But while a panel of experts who spoke on Wednesday in Augusta agreed that last summer was a parched one, they didn’t recommend that Maine farmers bet on the next few growing seasons being exactly the same.

Rather, they argued, farmers should steel themselves for more variable weather in the decades to come, whether by diversifying their crops, improving their soil or buying insurance. They also suggested that there may be some benefits to changes in the growing season, including the opportunity to plant earlier and invest in new crops.

“We’re going to have extreme weather conditions one way or the other,” said Richard Kersbergen, a forage and dairy specialist at the University of Maine Cooperative Extension. “I’m not sure if it’s going to be more wet or dry, but I think the variation is going to be more extreme, and so (farmers should try) to build some sort of resilience.”

Kersbergen specifically advised farmers to consider diversifying their mix of crops and adding more organic matter to their soils so that they hold moisture better.

Kersbergen was one of four speakers on the panel, which was one of many talks and demonstrations being held Tuesday, Wednesday and Thursday as part of the 76th Annual Maine Agricultural Trades Show at the Augusta Civic Center. The panel also included Sean Birkel, the Maine state climatologist, and two people familiar with state and federal programs available to farmers at risk of losing their crops during weather events.

While Birkel called the recent drought “certainly the worst in at least a decade,” he said that overall, Maine actually saw “a little more rainfall than normal” in 2016. That’s because some northern parts of the state experienced either no drought or even more rain than normal, Birkel said.

What’s more, Maine has been recording greater rainfall totals in recent years. While Birkel did not provide an explanation for that trend, he said it has coincided with the melting of sea ice in the Arctic and changes in the jet stream that flows across the Northern Hemisphere.

“There’s more precipitation overall, in part due to warming ocean water sending more moisture in the air, but the delivery has been in more extreme rainfall events,” Birkel said. “That has been a big contributor to the last several years of more total annual precipitation, yet there can still be drought in some areas, so it’s a fairly complex picture.”

One way for farmers to prepare for more variable weather patterns is by obtaining crop insurance, according to Erin Roche, a program manager at the University of Maine Cooperative Extension. That insurance can provide payments to farmers who lose a significant number of crops because of weather conditions such as drought, wind or hail.

The most common cause of losses for farmers in the state’s insurance programs is excessive moisture, but last year drought was the most common reason. Nineteen payments, totaling $379,122 in value, were made to farmers who suffered drought-related losses in 2016, Roche said. The highest numbers of payments were in York and Oxford counties.

“It’s up to farmers to really plan for all types of weather and have some sort of contingency plan,” Roche said.

• _WORK TASK 1_
In the article on Maine farming and weather, how many payments went to farmers for drought-related losses in 2016, and what was their total value?
• _WORK TASK 2_
Carry the article on Maine farming and weather further, starting after Roche's closing quote.
The lines after this are separate material and have no connection to the article on Maine farming and weather.

• _DATA SHOWN_
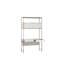 Modular Wall Desk-1541773384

• _EXPECTED ANSWER 1_
Nineteen payments, totaling $379,122.

• _EXPECTED ANSWER 2_
Ed Castonguay, a 68-year-old dairy farmer in Livermore who attended the trade show Wednesday, felt the effects of the drought last summer. His farm normally generates at least three hay crops during the growing season, which feeds 170 cows; but this year the farm produced just two crops, and the second one was smaller than normal.

Still, Castonguay said, he is not considering buying crop insurance because he does not think it will be worth the premiums.

Two younger Maine farmers, Chad and Lea Thornwall, said they are considering getting insurance for the 125-acre farm in Hampden that they bought about two years ago after moving here from Colorado with their three young children. They raise dairy goats, and last summer they ended up having to buy feed after being able to harvest only one round of hay.

They moved to Maine largely because of the relative abundance of water, Chad Thornwall said, in sharp contrast with the drought that has affected the Western U.S. for the last couple years. At one point, he said, they had to evacuate their home in Colorado because of wildfires happening nearby.

Despite the difficulties posed by the drought in Maine last summer, another speaker on the Wednesday panel said the time is right for young farmers like the Thornwalls to consider starting operations in Maine.

“It’s a great time to get into farming,” said Don Todd, Maine state executive director for the Farm Service Agency of the U.S. Department of Agriculture. “If you can make it pay for a while, it’s going to get better because our market is going to start developing more rapidly as water becomes more of an issue in the West.”

To that end, Todd recommended farmers visit the nearest office of the Farm Service Agency to see what types of disaster assistance and loans may be available to them.

“We did have a very, very long period of dryness in the (1960s), and the setup we are looking at right now, if it follows the same pattern, we’re in for a long period of drought,” Todd said. “I’m hoping this doesn’t happen. I hope we have a long winter, and a long fall and spring, so we can get our water tables back up; but if that doesn’t happen, we’re going to start out this year a with a drought situation, so you should be planning and purchasing crop insurance where possible so you can reduce your losses.”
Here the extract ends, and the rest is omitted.